_What you should do:_ Your task is to print all of the data below exactly, with no pictures included.

_Available data:_

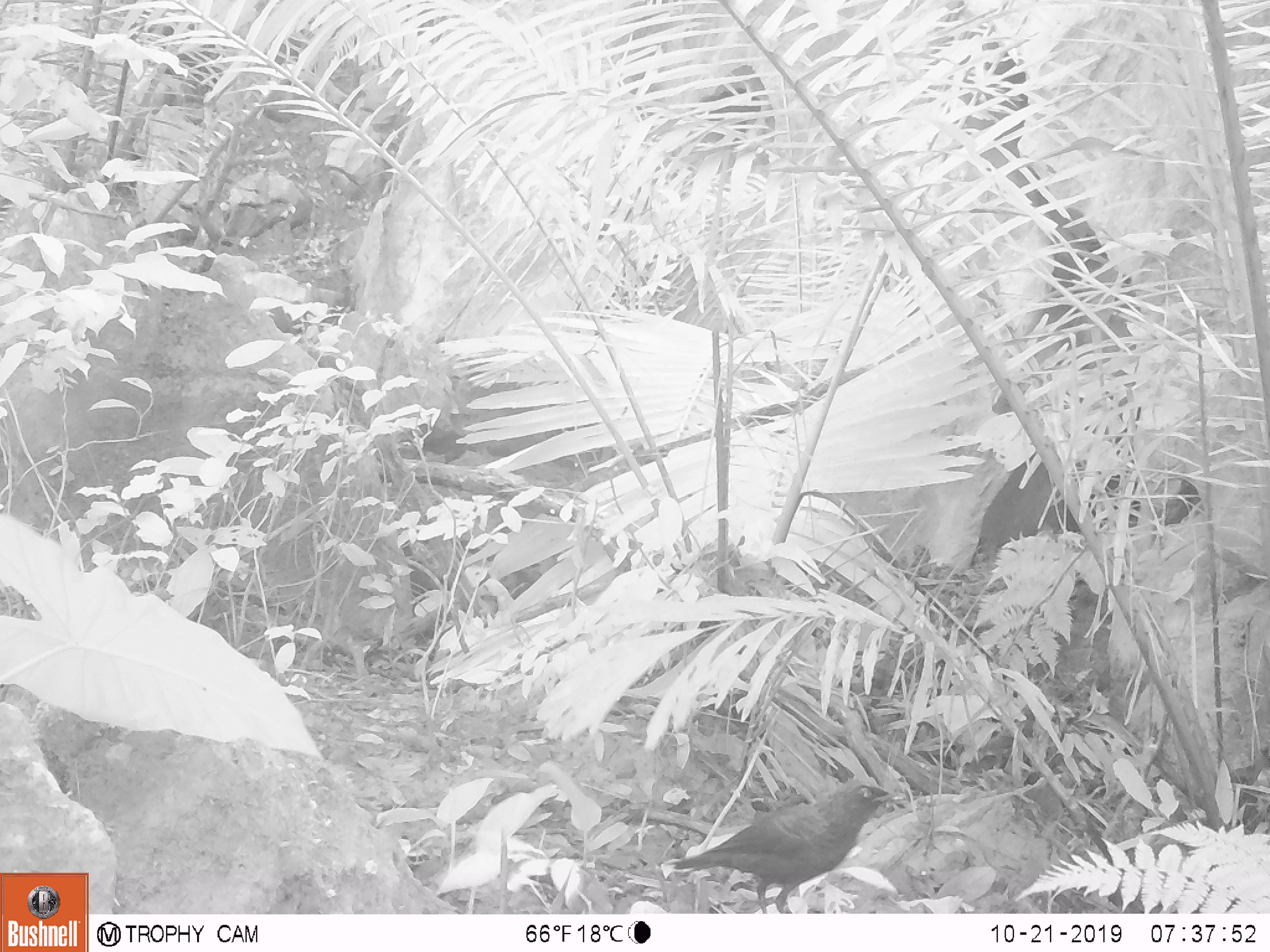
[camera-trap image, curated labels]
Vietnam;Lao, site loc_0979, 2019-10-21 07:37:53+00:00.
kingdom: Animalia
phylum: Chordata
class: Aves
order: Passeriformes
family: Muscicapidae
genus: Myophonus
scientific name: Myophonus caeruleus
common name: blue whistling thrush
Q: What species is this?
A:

_Expected output:_
[camera-trap image, curated labels]
Vietnam;Lao, site loc_0979, 2019-10-21 07:37:53+00:00.
kingdom: Animalia
phylum: Chordata
class: Aves
order: Passeriformes
family: Muscicapidae
genus: Myophonus
scientific name: Myophonus caeruleus
common name: blue whistling thrush
Q: What species is this?
A:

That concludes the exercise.